Ne bir amacı, ne de mesajı olan bu suçlar şehri kasıp kavururken, kanun kaçağını görenler de olmaya başladı. Bu genç kadının nereli olduğu bilinmese de; bazıları silahlarının Piltover işi olduğunu söylüyor, bazıları da giysilerini Zaun'un sokak modasına benzetiyordu. Ortaya her çıkışında birilerinin başına bela olduğu için, bu suçluya rastlama şanssızlığına uğrayanlar ona “kötü şans” anlamına gelen “Jinx” adını verdi.

Jinx iyice çığrından çıkmıştı. Piltover şerifi Caitlyn, olağanüstü hal ilan edip tüm şehrin katıldığı bir arama düzenledi. Jinx tam da kendisinden beklenecek şekilde, şehrin en güvenli binası olan hazine dairesinin cephesine, şehrin en azılı polis memuruna meydan okuduğunu ilan eden bir mesaj bıraktı. Binanın ön yüzünde Vi'ın bir karikatürünü çizip, yapacağı soygunun tarihini ve saatini yazarak Piltover Fedaisi'ne meydan okuduğunu duyurdu.
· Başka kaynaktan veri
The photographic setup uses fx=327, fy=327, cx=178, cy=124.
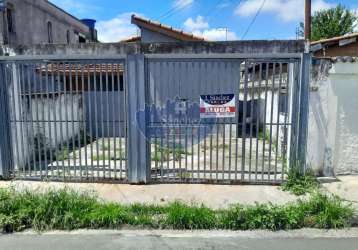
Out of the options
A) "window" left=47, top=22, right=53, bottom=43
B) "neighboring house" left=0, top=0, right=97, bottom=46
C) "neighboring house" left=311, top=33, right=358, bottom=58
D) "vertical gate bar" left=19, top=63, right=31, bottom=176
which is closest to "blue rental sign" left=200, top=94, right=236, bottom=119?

Bu baş belasını kodese tıkmaya kararlı olan Vi, Jinx'in verdiği saat gelene kadar hazine dairesinin önünde bekledi. Jinx, binaya yazdığı sözü tutup, her zamanki gibi hin hin sırıtan yüzünü gösterdi. Haydudu yakalamak için tek şansının bu olduğunu bilen Vi, onu binanın içine kovaladı. Vi, Jinx'i kaybetmemek için binanın duvarlarını birbiri ardından yıkarken, Jinx sürekli kıkırdayarak boş binanın içinde roket üstüne roket patlatıyordu. Vi suçluyu sonunda kasa dairesinde köşeye kıstırdı. Ama Jinx henüz işini bitirmemişti. Manyak gibi gülerek roketlerle yaylım ateşi açtı ve binayı tepelerine yıktı.

Hayli hırpalanan Vi, sonunda yıkıntıların altından çıkabildiğinde Jinx'in izini bile bulamadı. Bu da yetmezmiş gibi, harap olan kasadan bir gram bile altın çalınmamıştı. Jinx bunun yerine, Piltover şehir siluetinde açtığı kocaman boşluğa, en sevdiği memur için yazdığı bir ayrılık notu bırakmıştı. Şehir ışıklarıyla yazılmış olan bu not, kısaca 'Beni asla yakalayamazsın' diyordu. Vi bu mesajı okurken yeni can düşmanının kıkırdamaları yeniden duyuldu ve Piltover şehri, tarihinde ilk defa karanlığa gömüldü.